» Exercise goal: Which lines in the material below contain the word "point"? Pick out each one and copy it in full.

---------- Data listing ----------

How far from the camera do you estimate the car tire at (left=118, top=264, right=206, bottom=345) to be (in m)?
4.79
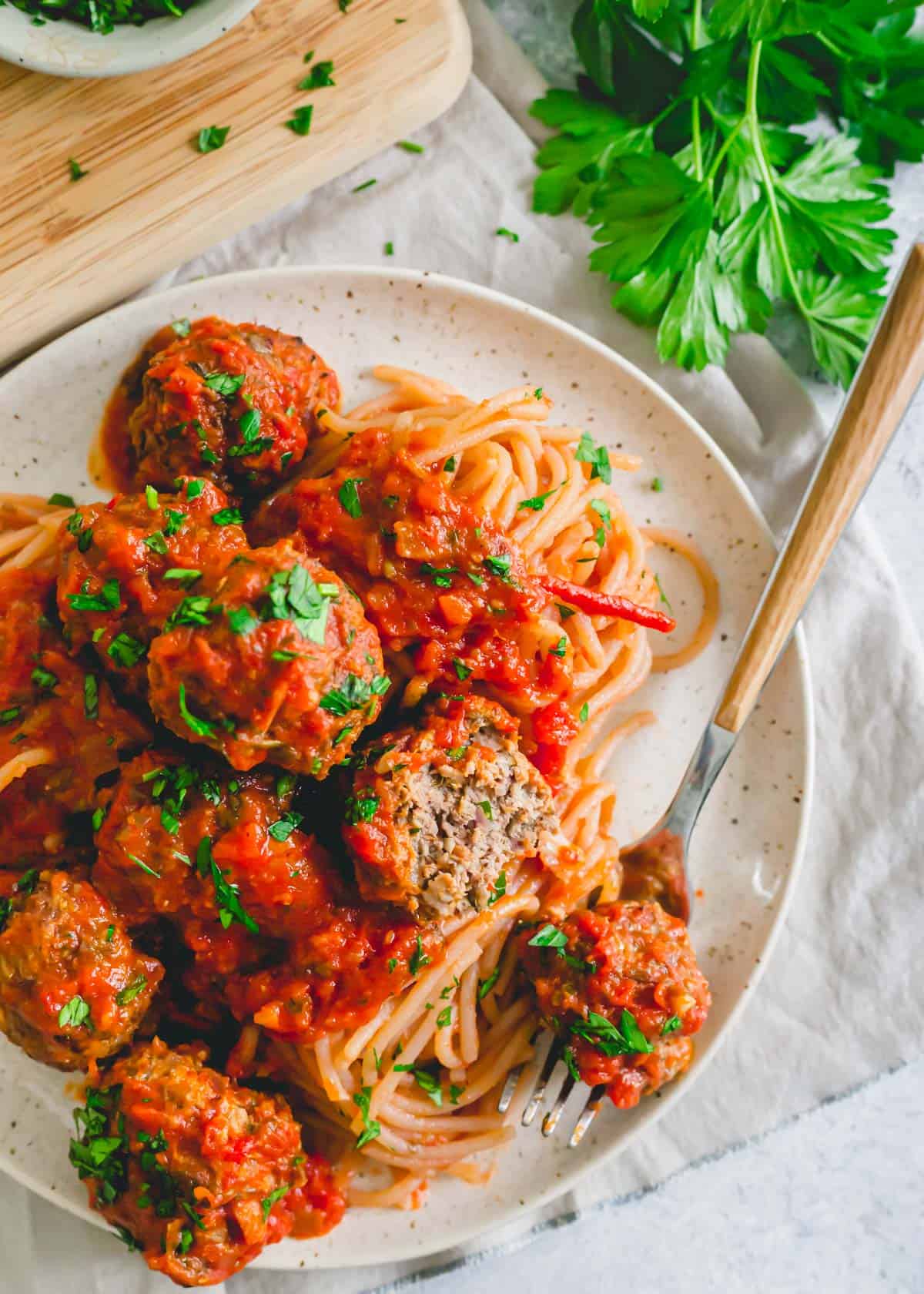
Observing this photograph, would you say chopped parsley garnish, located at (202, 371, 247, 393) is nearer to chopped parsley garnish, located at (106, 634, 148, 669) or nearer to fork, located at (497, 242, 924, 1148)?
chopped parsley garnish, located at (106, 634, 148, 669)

----------
---------- Data listing ----------

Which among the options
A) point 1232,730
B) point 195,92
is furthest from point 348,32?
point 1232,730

----------
---------- Data listing ----------

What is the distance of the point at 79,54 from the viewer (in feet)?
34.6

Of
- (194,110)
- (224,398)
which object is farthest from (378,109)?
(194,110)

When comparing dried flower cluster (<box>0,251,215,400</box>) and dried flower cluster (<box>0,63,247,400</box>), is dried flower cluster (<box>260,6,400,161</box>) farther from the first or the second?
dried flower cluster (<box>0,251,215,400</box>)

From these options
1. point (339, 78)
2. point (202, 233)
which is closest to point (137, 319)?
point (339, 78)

----------

» Exercise answer:
A) point 1232,730
B) point 195,92
is furthest from point 348,32?
point 1232,730
What is the distance of the point at 79,54 from the viewer (in feet)?
1. point (339, 78)
2. point (202, 233)
which is closest to point (137, 319)?
point (339, 78)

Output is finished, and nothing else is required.